(Records excerpted from a collection)
--- START ---
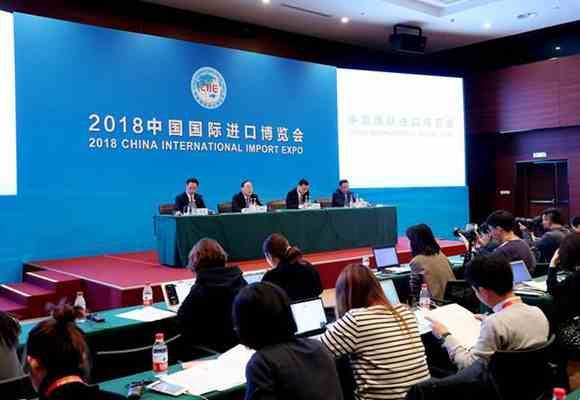 首届中国国际进口博览会新闻发布会在上海举行
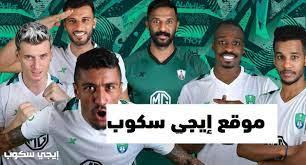 مباراة الأهلي السعودي اليوم - إيجي سكوب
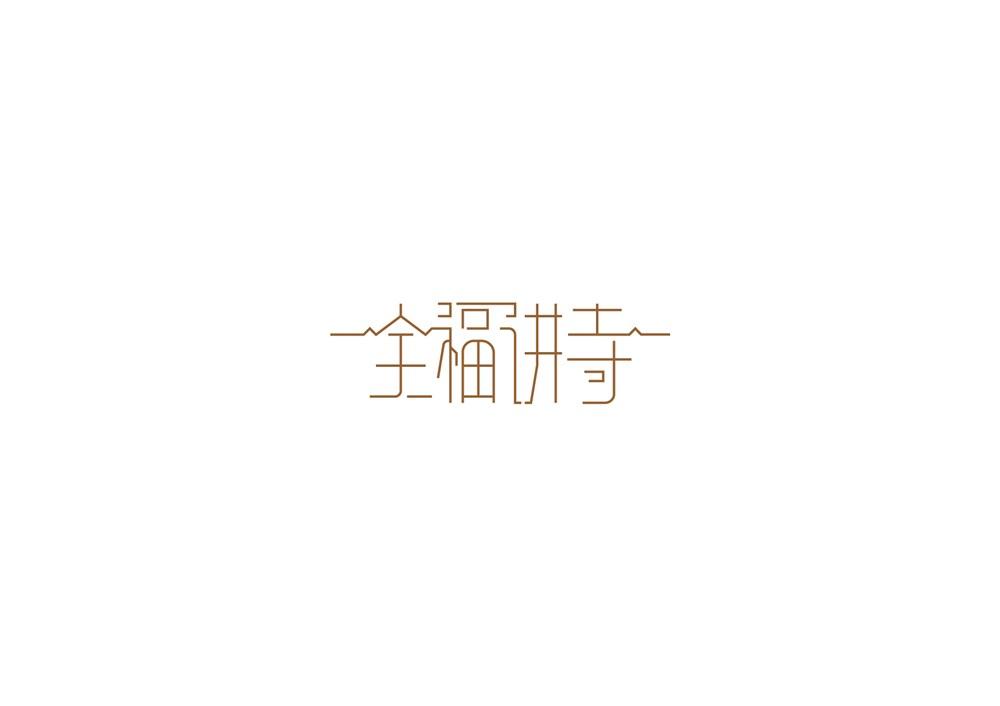 """字体""""全福讲寺"""""""
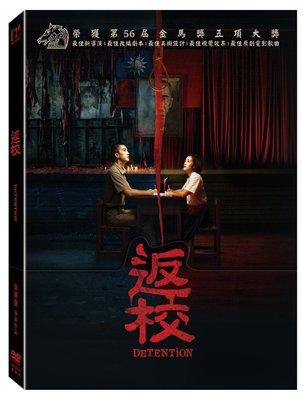『DINO影音屋』20-01【全新正版-電影-返校-DVD-全1集1片裝-王淨、曾敬驊】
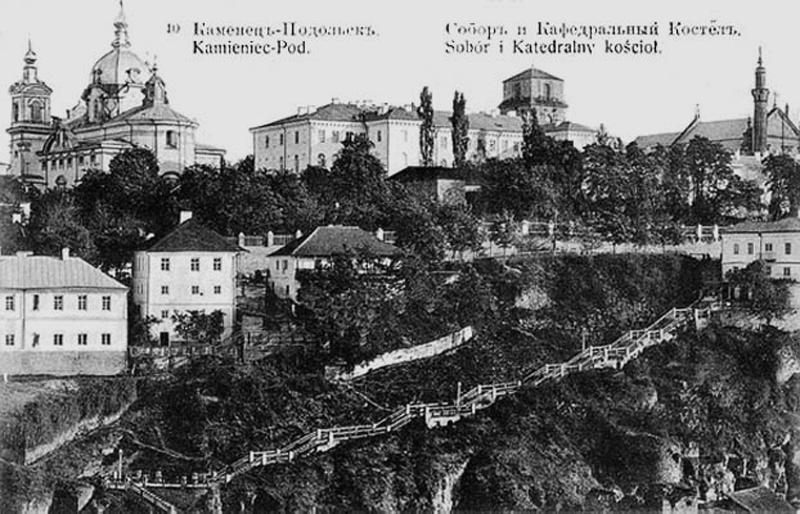 Сходи Фаренгольца на поштовій картці початку ХХ століття.
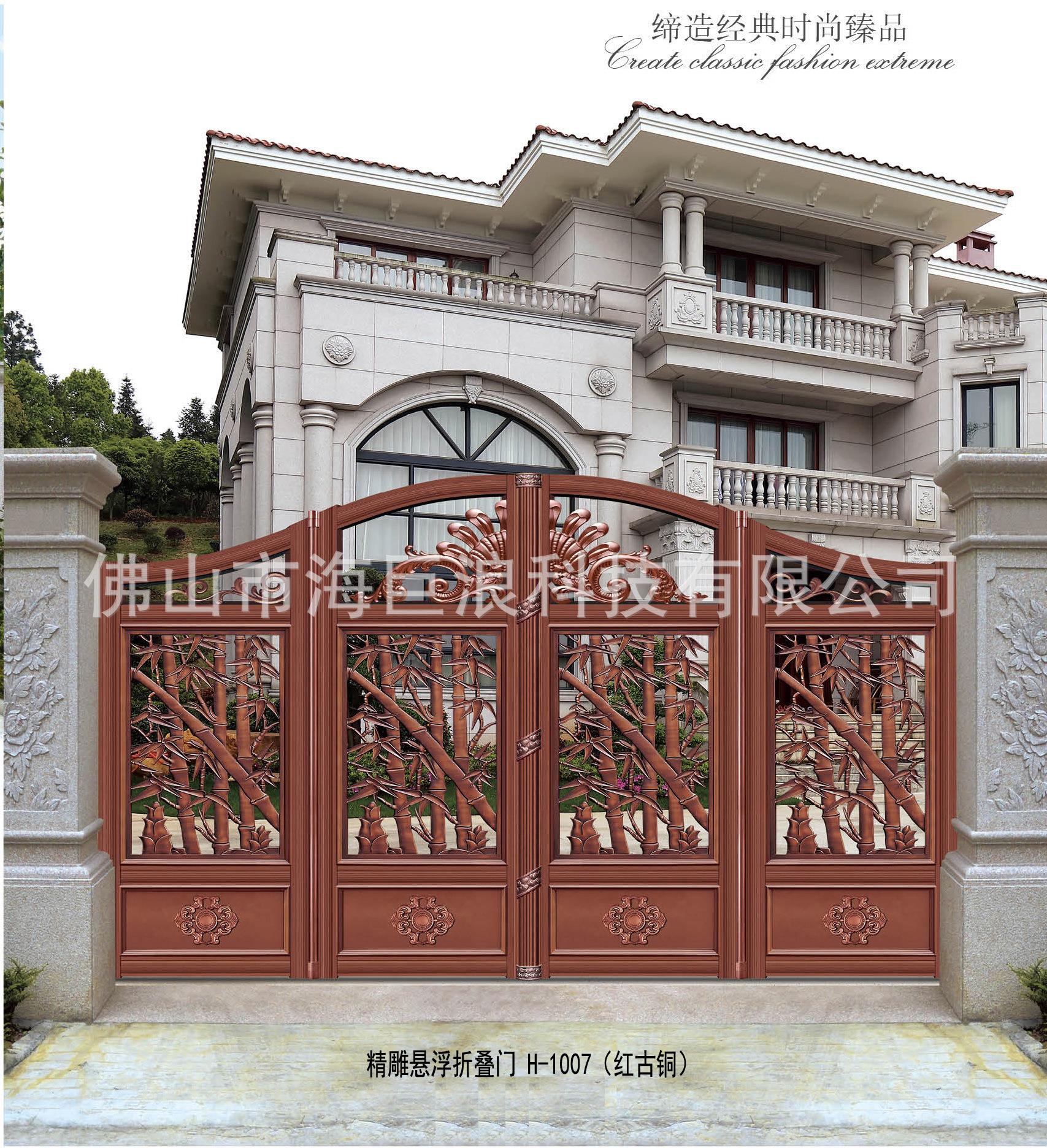 精雕懸浮折疊門H-1007(紅古銅).jpg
--- END ---
● TASK ITEM
Each record above should be copied character for character, with pictures dropped.

● YOUR RESPONSE
 首届中国国际进口博览会新闻发布会在上海举行
 مباراة الأهلي السعودي اليوم - إيجي سكوب
 """字体""""全福讲寺"""""""
『DINO影音屋』20-01【全新正版-電影-返校-DVD-全1集1片裝-王淨、曾敬驊】
 Сходи Фаренгольца на поштовій картці початку ХХ століття.
 精雕懸浮折疊門H-1007(紅古銅).jpg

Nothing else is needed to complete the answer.